Pour les gens du milieu, il n’y a rien d’exceptionnel à effectuer des licenciements alors qu’on est également en période de recrutement. C’est la réalité des gestionnaires des ressources humaines. Cela dit, ce phénomène soulève beaucoup de questions au sein de la communauté et suscite parfois l’indignation.

22 septembre 2009
Mario Trudel, CRIA

Certes, une telle situation peut sembler contradictoire, notamment aux yeux des personnes qui ont perdu leur emploi et qui voient ensuite leur ex-employeur chercher à pourvoir des postes…

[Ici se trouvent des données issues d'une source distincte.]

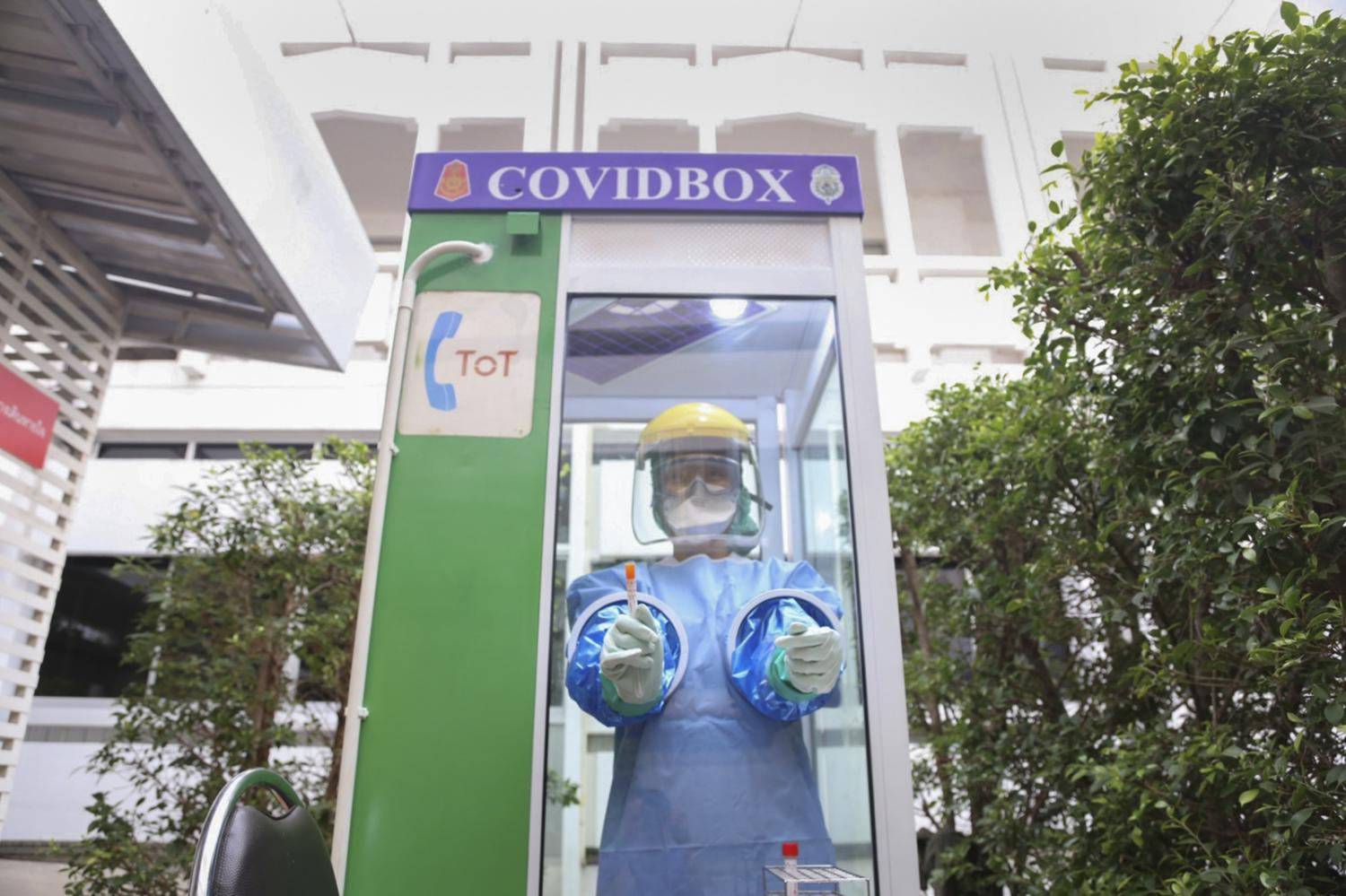 A TOT phone booth transformed into a makeshift Covid box for testing. The kiosk wards off the infection risk among healthcare workers.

Elle peut se produire dans divers contextes organisationnels : lors d’un changement d’orientations stratégiques, d’objectifs ou de valeurs; en cas d’un besoin en personnel à la qualification spécifique et plus pointue; lorsque la performance ou la rentabilité de certaines régions, divisions ou secteurs d’activité d’une même organisation sont très différentes; et, bien sûr, en cas de besoins saisonniers ou ponctuels au cours de l’année.

Dans le cas de changements organisationnels importants, il arrive souvent que le profil des employés ne réponde plus aux besoins de l’organisation. L’entreprise se trouve donc dans la nécessité de laisser aller certains employés pour les remplacer par des personnes qui présentent un profil différent.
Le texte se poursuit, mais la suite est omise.